Starting in business
Forms of business organisation
Getting off to a good start
We offer an initial consultation, without charge, to help you clarify you plans and get your administration and tax reporting off to a good start. One of the issues we would discuss it the appropriate form of business organisation.
The choice of business organisation
An individual can be in business as a sole trader or as a limited company.
The three main types of organisation for people in business together are the partnership, the limited company and the limited liability partnership (LLP). So far not many businesses have chosen to trade as an LLP but we think that these will eventually become popular, as they are in other countries.
One person organisations
Sole trader
A sole trader is simply an individual in business for himself. He is fully responsible for the business and its debts. He pays tax and national insurance contributions on his profit. A sole trader is useful when:
- Simplicity and low cost is important. You just register with the tax office within three months to pay the class 2 (fixed weekly rate) of national insurance contributions.
- You prefer privacy. The public cannot inspect your accounts.
Limited company
The company and the owner are separate persons and each pay tax. This structure is suitable when:
- There are risks for which insurance is not available.
- Some owners or investors are not involved in management.
- You are making a reasonable level of profit or a large part of the profit is retained for investment.
- An image is important.
But
- Formalities must be followed and there are some administrative expenses.
- It is difficult and expensive to arrange shareholdings for staff or to bring in partners at a later date.
When sharing the business with another person
Partnership
Two or more people in business together. A partnership is useful when:
- Flexibility is important. You can easily change the membership or profit sharing arrangements.
- There is low commercial risk or risk capable of being covered by insurance.
- Most of the profit will be drawn out of the business.
- It is a small venture where low administrative costs are important.
But
- It can be tax inefficient if a significant part of the profit has to be kept in the business to pay off debts or finance expansion.
- For little extra cost an LLP could be used.

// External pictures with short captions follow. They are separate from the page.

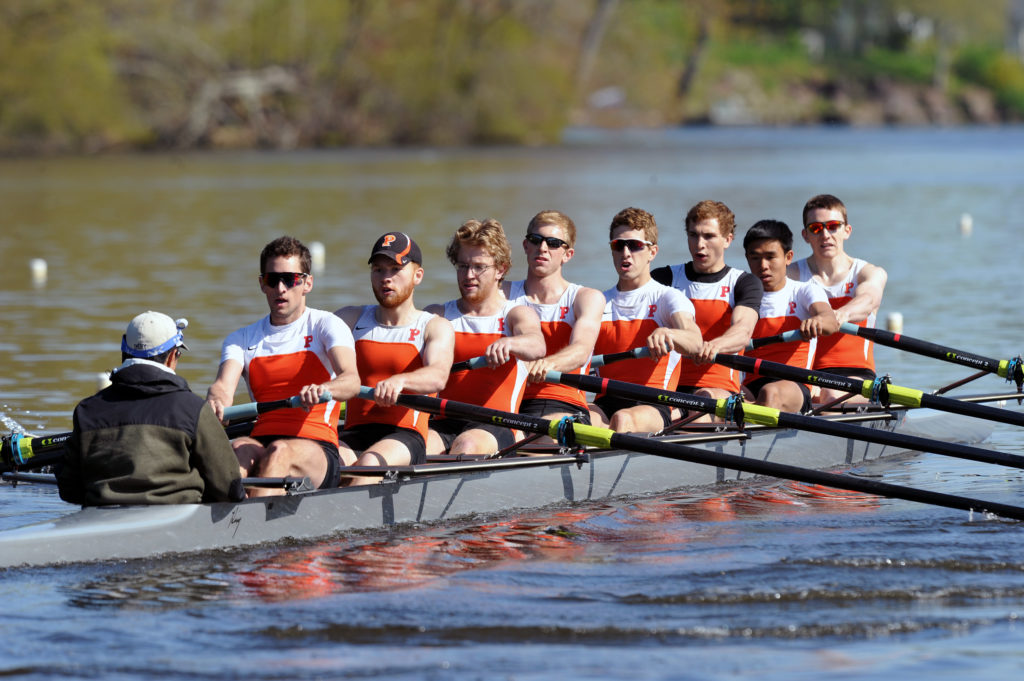 A group of people rowing a boat in the water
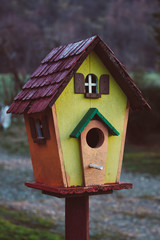 A small colorful wooden bird house outside in the garden, vertical image.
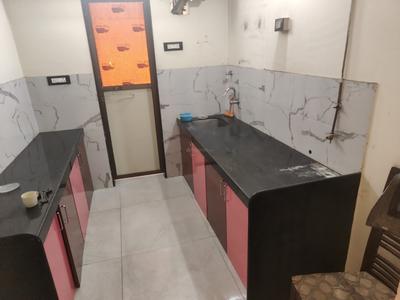 Kitchen Image of 730 Sq.ft 2 BHK Apartment / Flat for rent in Bhoomi Acres, Hiranandani Estate Thane for Rs. 35000
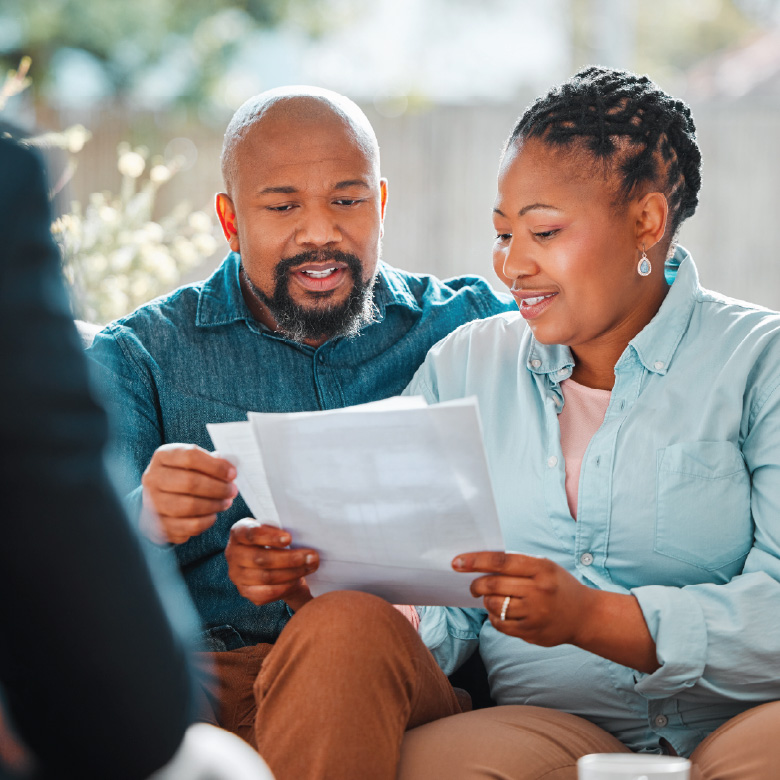 Two adults review a document during a meeting.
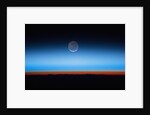 Crescent moon photographed from orbit aboard the International Space Station by Anonymous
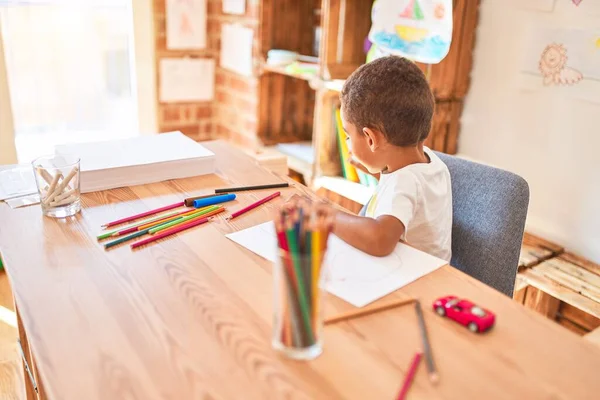 美しいアフリカ系アメリカ人の幼児は 幼稚園で机の上に紙と鉛筆を使って絵を描く — ストック写真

Limited liability partnership
These organisations are companies for company law purposes, but are taxed as partnerships. They are suitable when:
- There are risks for which insurance is not available.
- You need flexibility to easily change the membership or profit sharing arrangements.
- Most of the profit will be drawn out of the business.
But
- They are unfamiliar, though many professional partnerships have now converted to an LLP.
- The taxation burden may be high if a large part of the profit is retained to finance expansion.
Limited company
See above for the main features, but when owned by more than one person:
It is difficult and expensive to re-arrange the ownership to change the profit sharing or to introduce new owners or to deal with resignations.
Common to all businesses
All businesses must show some information on ALL business letters, emails and purchase orders.
A sole trader or partnership must show the name of the owner (or the names of all the partners) and the address of the main place of business.
A limited company or limited liability partnership must show:
- The full name as registered at companies house.
- Place of registration, normally - Registered in England and Wales.
- The registered number.
- Registered office address.
- In the case of an LLP, the fact that it is a limited liability partnership.